- Specialty: Neurology
- Uses: Brain research

= Decerebration =

Surgical elimination of cerebral brain function

Decerebration is the elimination of cerebral brain function in an animal by removing the cerebrum, cutting across the brain stem, or severing certain arteries in the brain stem.

As a result, the animal loses certain reflexes that are integrated in different parts of the brain. Furthermore, the reflexes which are functional will be hyperreactive (and therefore very accentuated) due to the removal of inhibiting higher- brain centers (e.g. the facilitatory area of the reticular formation will not receive regulating input from cerebellum, basal ganglia and the cortex).

==Methods==
Decerebration describes the ligation along the neural axis in distinct parts of the brain in experimental animals. Generally:

- lower decerebration (the cut is made above the upper border of the pons)
- middle decerebration (cut is made through the red nucleus)
- upper decerebration (cut is made so the cortical area is removed)
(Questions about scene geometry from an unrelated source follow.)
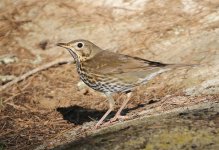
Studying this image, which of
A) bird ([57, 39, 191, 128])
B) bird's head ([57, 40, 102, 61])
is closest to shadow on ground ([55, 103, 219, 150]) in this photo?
bird ([57, 39, 191, 128])

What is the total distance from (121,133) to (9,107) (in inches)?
121

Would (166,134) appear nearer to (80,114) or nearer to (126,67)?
(126,67)

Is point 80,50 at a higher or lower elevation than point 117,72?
higher

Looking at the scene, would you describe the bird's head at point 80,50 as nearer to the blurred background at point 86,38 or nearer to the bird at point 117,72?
the bird at point 117,72

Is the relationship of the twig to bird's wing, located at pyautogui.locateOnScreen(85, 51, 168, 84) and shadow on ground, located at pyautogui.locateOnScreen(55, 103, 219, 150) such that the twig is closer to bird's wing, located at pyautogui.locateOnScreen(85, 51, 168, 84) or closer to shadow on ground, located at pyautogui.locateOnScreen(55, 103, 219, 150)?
bird's wing, located at pyautogui.locateOnScreen(85, 51, 168, 84)

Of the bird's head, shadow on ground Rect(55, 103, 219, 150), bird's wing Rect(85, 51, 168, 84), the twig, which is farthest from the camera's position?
the twig

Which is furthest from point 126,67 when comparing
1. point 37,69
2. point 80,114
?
point 37,69

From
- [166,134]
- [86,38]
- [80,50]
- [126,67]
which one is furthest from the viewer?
[86,38]

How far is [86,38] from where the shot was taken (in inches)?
420

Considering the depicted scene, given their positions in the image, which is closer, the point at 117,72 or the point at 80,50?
the point at 117,72

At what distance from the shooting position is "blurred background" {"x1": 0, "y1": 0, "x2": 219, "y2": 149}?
8.26m

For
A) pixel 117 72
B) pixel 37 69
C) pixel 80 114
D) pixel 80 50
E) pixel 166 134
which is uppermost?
pixel 80 50

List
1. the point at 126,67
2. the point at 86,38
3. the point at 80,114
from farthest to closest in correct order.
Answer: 1. the point at 86,38
2. the point at 80,114
3. the point at 126,67

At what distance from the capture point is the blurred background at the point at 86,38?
8264 millimetres
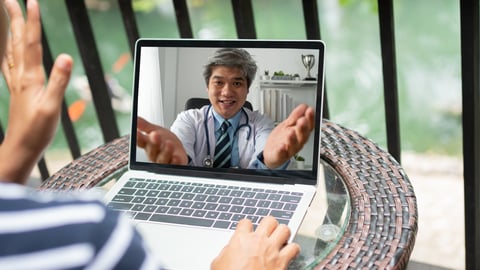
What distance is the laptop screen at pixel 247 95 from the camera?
103 cm

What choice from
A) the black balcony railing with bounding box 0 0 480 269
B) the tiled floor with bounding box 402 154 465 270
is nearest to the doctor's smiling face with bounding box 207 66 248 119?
the black balcony railing with bounding box 0 0 480 269

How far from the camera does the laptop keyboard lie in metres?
0.94

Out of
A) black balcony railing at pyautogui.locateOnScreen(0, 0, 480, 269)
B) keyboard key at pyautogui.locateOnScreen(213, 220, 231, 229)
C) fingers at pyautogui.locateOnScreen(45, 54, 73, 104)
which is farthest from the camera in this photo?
black balcony railing at pyautogui.locateOnScreen(0, 0, 480, 269)

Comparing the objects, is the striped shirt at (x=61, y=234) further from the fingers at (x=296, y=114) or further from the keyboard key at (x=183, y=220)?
the fingers at (x=296, y=114)

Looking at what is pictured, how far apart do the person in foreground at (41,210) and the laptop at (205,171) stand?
0.19 meters

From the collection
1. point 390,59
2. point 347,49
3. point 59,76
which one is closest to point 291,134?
point 59,76

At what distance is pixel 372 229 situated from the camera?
2.91ft

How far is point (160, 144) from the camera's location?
44.6 inches

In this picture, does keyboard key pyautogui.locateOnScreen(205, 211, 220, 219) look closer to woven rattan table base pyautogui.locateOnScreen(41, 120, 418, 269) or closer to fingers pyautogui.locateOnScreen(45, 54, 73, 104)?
woven rattan table base pyautogui.locateOnScreen(41, 120, 418, 269)

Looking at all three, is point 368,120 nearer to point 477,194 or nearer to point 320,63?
point 477,194

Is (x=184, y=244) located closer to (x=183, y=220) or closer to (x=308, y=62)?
(x=183, y=220)

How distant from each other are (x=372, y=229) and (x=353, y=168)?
0.66 ft

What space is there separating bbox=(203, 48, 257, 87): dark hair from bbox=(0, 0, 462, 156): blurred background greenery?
79 cm

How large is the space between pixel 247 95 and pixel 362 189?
288 millimetres
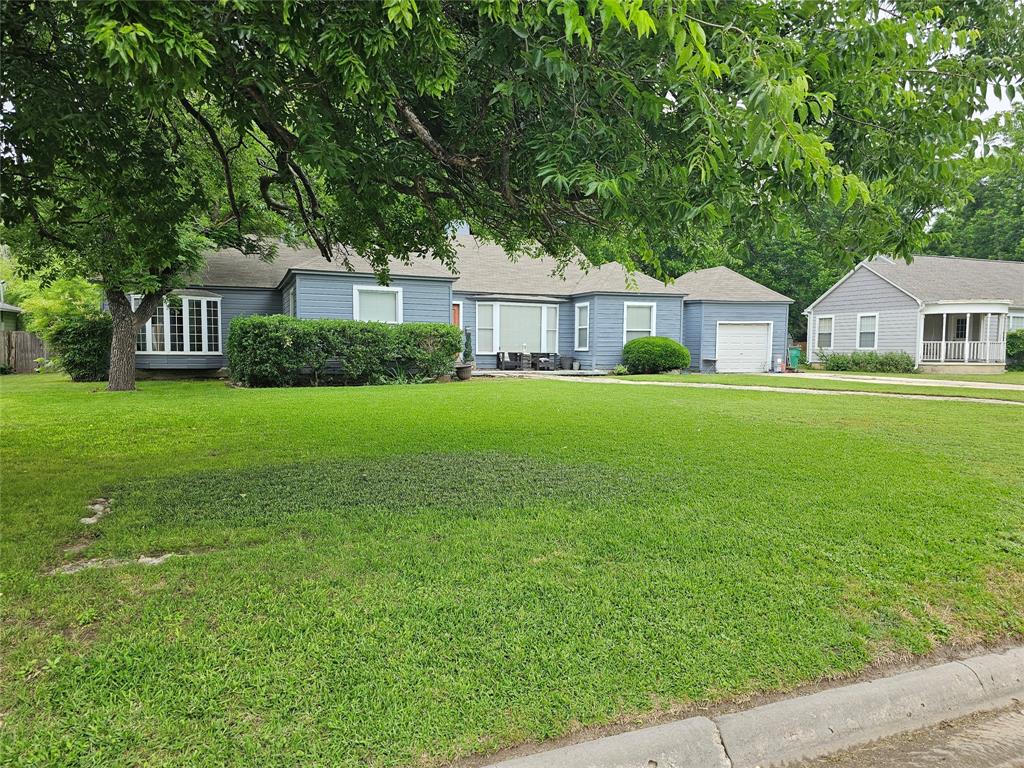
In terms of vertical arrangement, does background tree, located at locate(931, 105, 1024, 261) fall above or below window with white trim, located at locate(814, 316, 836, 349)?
above

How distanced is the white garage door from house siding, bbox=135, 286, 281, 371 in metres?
16.6

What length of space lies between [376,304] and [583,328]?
8047 mm

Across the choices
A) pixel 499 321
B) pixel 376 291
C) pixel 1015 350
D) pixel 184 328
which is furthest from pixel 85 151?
pixel 1015 350

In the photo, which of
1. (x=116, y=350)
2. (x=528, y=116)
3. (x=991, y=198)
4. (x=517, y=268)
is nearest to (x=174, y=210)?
(x=528, y=116)

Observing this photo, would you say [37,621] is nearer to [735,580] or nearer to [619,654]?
[619,654]

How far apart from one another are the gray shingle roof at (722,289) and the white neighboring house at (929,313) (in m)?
3.74

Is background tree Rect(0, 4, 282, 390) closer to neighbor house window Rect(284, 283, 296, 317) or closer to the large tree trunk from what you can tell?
the large tree trunk

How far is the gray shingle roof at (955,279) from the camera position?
2347 cm

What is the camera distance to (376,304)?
17.5 m

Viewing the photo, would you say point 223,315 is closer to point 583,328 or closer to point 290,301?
point 290,301

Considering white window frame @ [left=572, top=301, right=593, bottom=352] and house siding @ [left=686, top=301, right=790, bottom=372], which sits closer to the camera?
white window frame @ [left=572, top=301, right=593, bottom=352]

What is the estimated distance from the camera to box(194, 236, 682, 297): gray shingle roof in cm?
1762

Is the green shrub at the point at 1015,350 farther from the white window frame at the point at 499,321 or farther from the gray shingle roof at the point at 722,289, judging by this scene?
the white window frame at the point at 499,321

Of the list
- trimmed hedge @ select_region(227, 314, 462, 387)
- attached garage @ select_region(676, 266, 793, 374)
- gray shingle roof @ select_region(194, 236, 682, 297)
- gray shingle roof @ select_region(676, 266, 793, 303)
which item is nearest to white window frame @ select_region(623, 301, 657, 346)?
gray shingle roof @ select_region(194, 236, 682, 297)
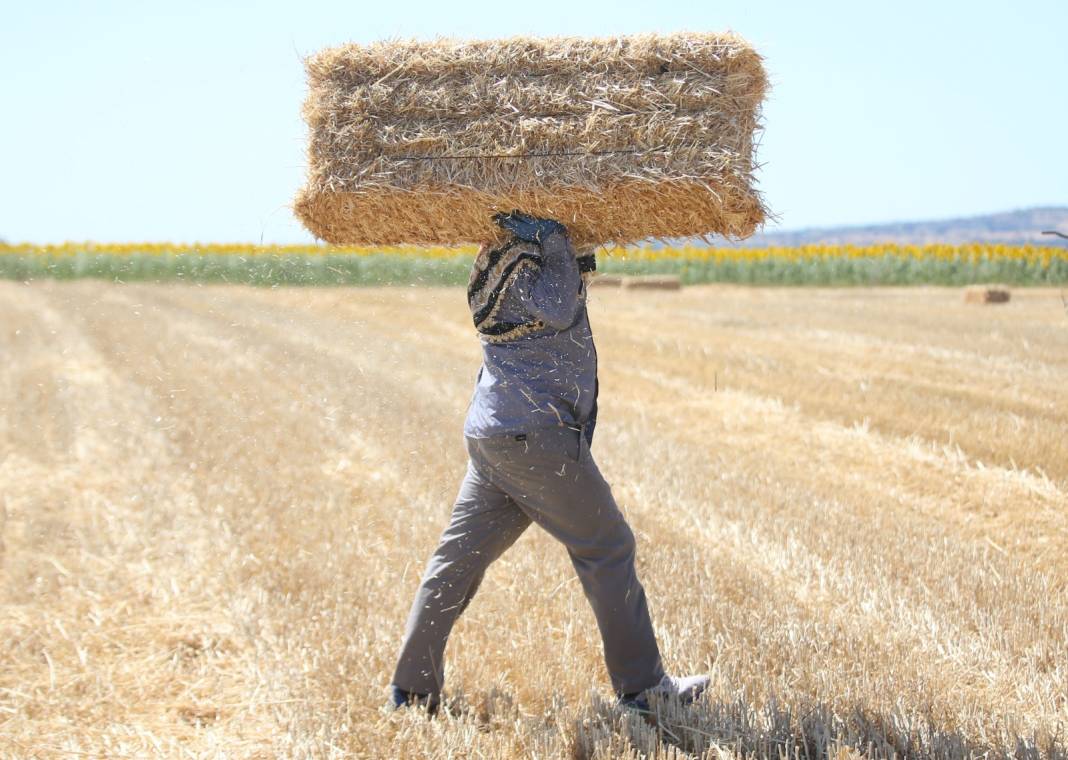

Lower decerebration results in a "bulbospinal" animal: reflexes which are integrated within the spinal cord and medulla oblongata are functional, reflexes integrated in midbrain and cortex are absent.

With difference to decortication there is pontine transection, thus sparing of the VestibuloSpinal (VS) and ReticuloSpinal (RES). The involved tracts are the corticospinal and rubrospinal tract. Decerebration in humans tends to have a worse prognosis than decortication.

==Effects==
The most obvious accentuation is seen in the tonic labyrinthine reflexes, the otolithic organs mediate input about the gravitational force exerted on the body and the labyrinthine reflex acts on the extensor muscles in order to resist this gravitational force. In an animal where the cortical areas or the midbrain have been "cut off" from the neural axis, this reflex is hyperactive and the animal will maximally extend all four limbs. This phenomenon is known as decerebrate rigidity. In humans, true decerebrate rigidity is rare since the damage to the brain centers it might be caused by usually are lethal. However, decorticate rigidity can be caused by bleeding in the internal capsule which causes damage to upper motor neurons. The symptoms of decorticate rigidity are flexion in the upper limbs and extension in the lower limbs.